• _AIM OF THE TASK_: Copy every one of the records below word for word, keeping each line as it is.

====

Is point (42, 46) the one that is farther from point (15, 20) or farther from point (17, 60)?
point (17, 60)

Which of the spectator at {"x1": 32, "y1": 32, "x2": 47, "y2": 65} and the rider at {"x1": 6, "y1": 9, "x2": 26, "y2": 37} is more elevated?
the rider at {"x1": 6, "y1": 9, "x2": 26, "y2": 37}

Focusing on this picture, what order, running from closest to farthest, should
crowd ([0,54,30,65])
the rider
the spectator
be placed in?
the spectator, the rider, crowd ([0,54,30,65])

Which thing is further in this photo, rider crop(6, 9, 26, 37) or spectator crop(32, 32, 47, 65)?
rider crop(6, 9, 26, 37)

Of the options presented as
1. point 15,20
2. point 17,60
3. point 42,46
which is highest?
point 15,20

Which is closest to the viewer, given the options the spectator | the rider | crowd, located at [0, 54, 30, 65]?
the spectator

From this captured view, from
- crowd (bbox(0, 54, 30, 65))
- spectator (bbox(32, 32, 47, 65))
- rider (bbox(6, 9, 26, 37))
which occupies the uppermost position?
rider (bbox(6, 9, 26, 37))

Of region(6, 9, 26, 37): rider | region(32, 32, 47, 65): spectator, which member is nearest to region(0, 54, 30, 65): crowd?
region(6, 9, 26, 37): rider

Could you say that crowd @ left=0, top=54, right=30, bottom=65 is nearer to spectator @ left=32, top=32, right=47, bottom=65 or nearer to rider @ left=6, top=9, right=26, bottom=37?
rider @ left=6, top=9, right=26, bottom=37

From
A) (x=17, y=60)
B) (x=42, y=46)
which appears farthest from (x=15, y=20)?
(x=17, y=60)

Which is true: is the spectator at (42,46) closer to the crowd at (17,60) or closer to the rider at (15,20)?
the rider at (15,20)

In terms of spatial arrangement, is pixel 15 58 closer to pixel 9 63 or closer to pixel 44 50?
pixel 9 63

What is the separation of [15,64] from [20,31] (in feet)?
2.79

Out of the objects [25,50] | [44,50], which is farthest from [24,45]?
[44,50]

====

• _TASK OUTPUT_:
Is point (42, 46) the one that is farther from point (15, 20) or farther from point (17, 60)?
point (17, 60)

Which of the spectator at {"x1": 32, "y1": 32, "x2": 47, "y2": 65} and the rider at {"x1": 6, "y1": 9, "x2": 26, "y2": 37} is more elevated?
the rider at {"x1": 6, "y1": 9, "x2": 26, "y2": 37}

Focusing on this picture, what order, running from closest to farthest, should
crowd ([0,54,30,65])
the rider
the spectator
be placed in?
the spectator, the rider, crowd ([0,54,30,65])

Which thing is further in this photo, rider crop(6, 9, 26, 37) or spectator crop(32, 32, 47, 65)?
rider crop(6, 9, 26, 37)

Of the options presented as
1. point 15,20
2. point 17,60
3. point 42,46
which is highest?
point 15,20

Which is closest to the viewer, given the options the spectator | the rider | crowd, located at [0, 54, 30, 65]?
the spectator

From this captured view, from
- crowd (bbox(0, 54, 30, 65))
- spectator (bbox(32, 32, 47, 65))
- rider (bbox(6, 9, 26, 37))
which occupies the uppermost position?
rider (bbox(6, 9, 26, 37))

Of region(6, 9, 26, 37): rider | region(32, 32, 47, 65): spectator, which member is nearest to region(0, 54, 30, 65): crowd?
region(6, 9, 26, 37): rider

Could you say that crowd @ left=0, top=54, right=30, bottom=65 is nearer to spectator @ left=32, top=32, right=47, bottom=65 or nearer to rider @ left=6, top=9, right=26, bottom=37?
rider @ left=6, top=9, right=26, bottom=37

From
A) (x=17, y=60)
B) (x=42, y=46)
which appears farthest from (x=15, y=20)?
(x=17, y=60)

Which is true: is the spectator at (42,46) closer to the crowd at (17,60) or closer to the rider at (15,20)?
the rider at (15,20)

In terms of spatial arrangement, is pixel 15 58 closer to pixel 9 63 or closer to pixel 44 50?
pixel 9 63

What is the separation of [15,64] from [20,31] (in feet)?
2.79

Out of the objects [25,50] | [44,50], which is farthest from [24,45]?
[44,50]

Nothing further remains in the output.